Comment 9: Why was no adjusted (multivariable) analysis performed?

Response: Thanks for your kind suggestion. We tried to conduct the multivariable analyses. However, due to no event in the modified technique group, the 95% confidence interval of OR was 0.000 to 999.999. Therefore, we did not show this result.

 

References:

  1. Denault AY, Deschamps A, Couture P. Intraoperative hemodynamic instability during and after separation from cardiopulmonary bypass. Semin Cardiothorac Vasc Anesth. Sep 2010;14(3):165-82. doi:10.1177/1089253210376673

Author Response File: Author Response.docx

Reviewer 2 Report

Wang et al. present very interesting data on the surgical treatment of congenital supravalvular aortic stenosis.

The results are of interest to a broad readership and the fact that the introduced operation technique is superior to the traditional operation makes the manuscript even more convincing.


However, I have some concerns about the manuscript which should be solved prior to publication:

- Abstract: Please include very brief information of the change in the operation technique/the technique of modification to the authorship

- Could you give the reader an impression on what basis you decided either for the traditional or the modified technique, e.g. patient characteristics, pecularities of the aortic root or aortic valve?

- In general: Please improve the English level, especially for adjectives/adverbs 

- Also check for style errors (letter size, paragraphs...)

Author Response

Dear reviewer 2,

Thanks very much for your thoughtful comments. Changed parts are highlighted in red font in the text. The replies are the following.

 

Comment 1: Abstract: Please include very brief information of the change in the operation technique/the technique of modification to the authorship.

Response: Thanks for your suggestion. We have added a description of the operative changes in the abstract.

Change: Please see the modified one in line 28-30.

 

Comment 2: Could you give the reader an impression on what basis you decided either for the traditional or the modified technique, e.g. patient characteristics, pecularities of the aortic root or aortic valve?

Response: Thanks for your advice. We have added a description of the choice of surgical technique to the discussion.

Change: Please see the modified one in line 227-229.

 

Comment 3: In general: Please improve the English level, especially for adjectives/adverbs.

Response: Thanks for your suggestion. The article has been revised by native English-speaking editors.

 

Comment 4: Also check for style errors (letter size, paragraphs...)

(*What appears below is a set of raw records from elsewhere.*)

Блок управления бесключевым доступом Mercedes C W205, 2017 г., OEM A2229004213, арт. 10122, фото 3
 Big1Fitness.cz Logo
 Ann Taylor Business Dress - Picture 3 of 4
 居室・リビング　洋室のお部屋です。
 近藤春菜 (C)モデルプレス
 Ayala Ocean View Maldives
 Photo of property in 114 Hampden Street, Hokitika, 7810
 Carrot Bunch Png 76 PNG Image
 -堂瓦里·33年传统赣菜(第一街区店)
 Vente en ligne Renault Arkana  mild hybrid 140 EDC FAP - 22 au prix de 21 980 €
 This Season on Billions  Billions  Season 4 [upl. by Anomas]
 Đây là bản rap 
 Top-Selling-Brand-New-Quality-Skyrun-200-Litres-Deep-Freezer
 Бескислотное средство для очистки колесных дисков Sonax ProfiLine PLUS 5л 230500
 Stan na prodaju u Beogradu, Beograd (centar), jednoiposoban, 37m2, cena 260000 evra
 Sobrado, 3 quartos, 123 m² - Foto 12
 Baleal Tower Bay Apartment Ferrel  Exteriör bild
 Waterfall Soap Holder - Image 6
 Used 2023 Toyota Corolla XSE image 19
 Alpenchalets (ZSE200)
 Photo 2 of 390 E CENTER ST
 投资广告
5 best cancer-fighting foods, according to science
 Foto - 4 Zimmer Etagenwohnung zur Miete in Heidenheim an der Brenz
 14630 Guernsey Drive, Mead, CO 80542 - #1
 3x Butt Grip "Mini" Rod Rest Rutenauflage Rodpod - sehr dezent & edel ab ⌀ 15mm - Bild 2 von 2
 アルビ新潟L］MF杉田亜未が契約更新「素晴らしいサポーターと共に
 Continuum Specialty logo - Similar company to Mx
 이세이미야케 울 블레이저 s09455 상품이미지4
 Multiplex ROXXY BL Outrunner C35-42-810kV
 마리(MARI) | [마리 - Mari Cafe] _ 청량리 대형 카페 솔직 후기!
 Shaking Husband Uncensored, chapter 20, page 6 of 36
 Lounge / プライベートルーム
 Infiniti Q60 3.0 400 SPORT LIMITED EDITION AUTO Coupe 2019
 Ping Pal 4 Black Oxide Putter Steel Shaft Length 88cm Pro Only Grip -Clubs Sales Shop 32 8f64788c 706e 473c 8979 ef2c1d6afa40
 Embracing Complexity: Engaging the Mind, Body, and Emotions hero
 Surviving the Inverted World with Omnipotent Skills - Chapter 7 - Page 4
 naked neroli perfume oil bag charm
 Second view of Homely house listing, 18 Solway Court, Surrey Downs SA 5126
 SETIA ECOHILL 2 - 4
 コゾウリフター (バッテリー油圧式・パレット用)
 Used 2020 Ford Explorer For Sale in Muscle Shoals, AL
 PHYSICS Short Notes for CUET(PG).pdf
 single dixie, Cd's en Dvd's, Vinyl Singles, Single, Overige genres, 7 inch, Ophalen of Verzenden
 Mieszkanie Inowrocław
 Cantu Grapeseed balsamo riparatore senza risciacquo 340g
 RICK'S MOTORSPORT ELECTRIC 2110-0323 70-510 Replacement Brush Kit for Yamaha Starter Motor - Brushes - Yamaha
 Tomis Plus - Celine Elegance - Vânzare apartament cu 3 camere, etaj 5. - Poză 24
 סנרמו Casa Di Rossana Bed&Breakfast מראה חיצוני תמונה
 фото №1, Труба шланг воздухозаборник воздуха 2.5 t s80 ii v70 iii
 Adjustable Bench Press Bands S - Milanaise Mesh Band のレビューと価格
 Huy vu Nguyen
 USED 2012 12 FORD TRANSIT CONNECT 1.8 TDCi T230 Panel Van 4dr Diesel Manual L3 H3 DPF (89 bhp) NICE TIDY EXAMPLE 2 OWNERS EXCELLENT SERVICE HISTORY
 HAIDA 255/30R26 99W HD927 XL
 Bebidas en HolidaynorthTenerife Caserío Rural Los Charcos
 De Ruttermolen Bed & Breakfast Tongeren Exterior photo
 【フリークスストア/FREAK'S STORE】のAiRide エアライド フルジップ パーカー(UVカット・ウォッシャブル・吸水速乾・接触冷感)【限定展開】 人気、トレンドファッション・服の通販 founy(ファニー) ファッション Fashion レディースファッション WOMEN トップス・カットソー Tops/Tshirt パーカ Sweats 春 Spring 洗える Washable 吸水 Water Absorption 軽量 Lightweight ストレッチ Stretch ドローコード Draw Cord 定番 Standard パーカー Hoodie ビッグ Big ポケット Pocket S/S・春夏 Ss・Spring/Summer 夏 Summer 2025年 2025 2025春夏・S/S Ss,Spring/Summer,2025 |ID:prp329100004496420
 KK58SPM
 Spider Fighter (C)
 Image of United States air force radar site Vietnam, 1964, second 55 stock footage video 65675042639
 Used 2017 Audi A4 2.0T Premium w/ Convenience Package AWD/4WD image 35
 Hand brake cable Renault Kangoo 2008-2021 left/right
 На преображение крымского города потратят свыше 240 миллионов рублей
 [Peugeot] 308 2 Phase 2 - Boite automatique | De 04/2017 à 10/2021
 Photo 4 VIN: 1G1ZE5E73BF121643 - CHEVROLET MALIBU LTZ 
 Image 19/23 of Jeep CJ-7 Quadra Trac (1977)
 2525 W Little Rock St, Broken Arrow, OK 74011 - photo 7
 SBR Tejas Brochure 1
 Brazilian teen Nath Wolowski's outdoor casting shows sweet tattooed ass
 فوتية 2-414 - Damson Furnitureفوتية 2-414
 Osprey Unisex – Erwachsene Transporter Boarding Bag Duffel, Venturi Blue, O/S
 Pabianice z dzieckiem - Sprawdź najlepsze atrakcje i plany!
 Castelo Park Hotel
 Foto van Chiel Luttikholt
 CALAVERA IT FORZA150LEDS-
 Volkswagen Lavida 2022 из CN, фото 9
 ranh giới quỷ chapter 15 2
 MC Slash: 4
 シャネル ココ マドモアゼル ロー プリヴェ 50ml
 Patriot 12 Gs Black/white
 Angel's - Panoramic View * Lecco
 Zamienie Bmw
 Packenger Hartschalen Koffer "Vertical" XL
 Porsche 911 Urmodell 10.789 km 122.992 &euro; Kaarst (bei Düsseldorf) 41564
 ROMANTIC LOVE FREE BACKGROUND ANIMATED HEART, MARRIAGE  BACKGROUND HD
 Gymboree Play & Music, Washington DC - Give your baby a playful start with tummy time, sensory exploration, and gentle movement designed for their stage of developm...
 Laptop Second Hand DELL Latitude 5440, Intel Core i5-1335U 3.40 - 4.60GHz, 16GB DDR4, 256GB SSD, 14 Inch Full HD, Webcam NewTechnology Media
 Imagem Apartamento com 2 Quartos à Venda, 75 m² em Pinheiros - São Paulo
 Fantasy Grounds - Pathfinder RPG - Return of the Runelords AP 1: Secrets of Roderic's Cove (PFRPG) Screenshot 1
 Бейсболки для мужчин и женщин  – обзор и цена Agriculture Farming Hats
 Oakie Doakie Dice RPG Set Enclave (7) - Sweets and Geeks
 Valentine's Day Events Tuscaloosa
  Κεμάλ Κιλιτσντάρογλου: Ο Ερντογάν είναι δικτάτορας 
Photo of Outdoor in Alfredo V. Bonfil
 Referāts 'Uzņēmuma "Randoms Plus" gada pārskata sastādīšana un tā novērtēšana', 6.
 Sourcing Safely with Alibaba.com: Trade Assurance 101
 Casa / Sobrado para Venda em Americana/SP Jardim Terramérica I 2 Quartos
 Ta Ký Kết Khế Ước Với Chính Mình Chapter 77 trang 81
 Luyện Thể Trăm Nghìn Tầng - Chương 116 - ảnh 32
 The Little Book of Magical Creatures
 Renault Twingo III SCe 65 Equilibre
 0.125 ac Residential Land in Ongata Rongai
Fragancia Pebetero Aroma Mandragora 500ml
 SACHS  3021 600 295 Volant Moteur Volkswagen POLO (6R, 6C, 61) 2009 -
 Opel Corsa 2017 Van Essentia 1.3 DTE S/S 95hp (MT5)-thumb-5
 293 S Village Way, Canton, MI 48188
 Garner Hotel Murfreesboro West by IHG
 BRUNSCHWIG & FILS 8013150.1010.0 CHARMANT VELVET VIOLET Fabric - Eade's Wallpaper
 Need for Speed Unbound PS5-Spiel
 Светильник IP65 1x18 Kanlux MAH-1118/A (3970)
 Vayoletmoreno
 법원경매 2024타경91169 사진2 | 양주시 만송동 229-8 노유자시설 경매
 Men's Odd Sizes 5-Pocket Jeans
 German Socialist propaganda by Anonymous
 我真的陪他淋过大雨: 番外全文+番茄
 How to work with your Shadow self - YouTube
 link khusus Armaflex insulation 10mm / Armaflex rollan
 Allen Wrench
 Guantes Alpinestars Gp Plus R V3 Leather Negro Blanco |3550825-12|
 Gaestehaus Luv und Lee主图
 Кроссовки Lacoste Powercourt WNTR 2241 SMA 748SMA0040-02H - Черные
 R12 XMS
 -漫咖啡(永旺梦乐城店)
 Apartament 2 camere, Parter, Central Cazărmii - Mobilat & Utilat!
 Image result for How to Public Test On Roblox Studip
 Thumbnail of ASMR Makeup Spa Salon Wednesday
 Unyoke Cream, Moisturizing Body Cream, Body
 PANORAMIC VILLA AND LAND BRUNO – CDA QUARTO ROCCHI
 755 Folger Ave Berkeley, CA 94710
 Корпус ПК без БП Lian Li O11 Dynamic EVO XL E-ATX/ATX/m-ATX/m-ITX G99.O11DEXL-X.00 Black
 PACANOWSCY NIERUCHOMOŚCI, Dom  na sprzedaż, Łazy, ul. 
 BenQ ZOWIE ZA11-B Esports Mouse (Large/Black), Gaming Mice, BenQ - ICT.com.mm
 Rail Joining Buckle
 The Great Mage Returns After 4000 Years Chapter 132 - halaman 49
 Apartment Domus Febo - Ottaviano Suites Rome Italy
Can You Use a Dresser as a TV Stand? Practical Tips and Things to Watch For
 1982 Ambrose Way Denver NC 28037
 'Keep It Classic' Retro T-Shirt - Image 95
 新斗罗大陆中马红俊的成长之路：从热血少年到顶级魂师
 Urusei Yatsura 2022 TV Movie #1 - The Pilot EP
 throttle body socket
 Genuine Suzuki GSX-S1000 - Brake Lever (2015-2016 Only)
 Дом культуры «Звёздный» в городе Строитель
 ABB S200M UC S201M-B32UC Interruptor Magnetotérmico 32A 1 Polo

Response: Thanks for your suggestion. We have checked for full text style errors.

Author Response File: Author Response.docx

Reviewer 3 Report

This is comparison of new surgical technique and conventional technique. 

The number of patients were relatively small, compared to the number of patients who were treated with conventional technique. 

But, the result demonstrated that the new technique is safe enough to apply to patients. 

Author Response

Dear reviewer 3,

Thanks very much for your thoughtful comments. Changed parts are highlighted in red font in the text. The replies are the following.

 

Comment 1: This is comparison of new surgical technique and conventional technique.

The number of patients were relatively small, compared to the number of patients who were treated with conventional technique. But the result demonstrated that the new technique is safe enough to apply to patients.

Response: Thank you for your insightful comments. Given that SVAS is a remarkably uncommon form of obstruction in the left ventricular outflow tract, we will persistently follow the population in this study and keep enrolling individuals for the modified procedure.

Author Response File: Author Response.docx

Round 2

Reviewer 2 Report

The authors have improved the clarity of the manuscript structure. The manuscript has scientific merit so that it seems now suitable for publication.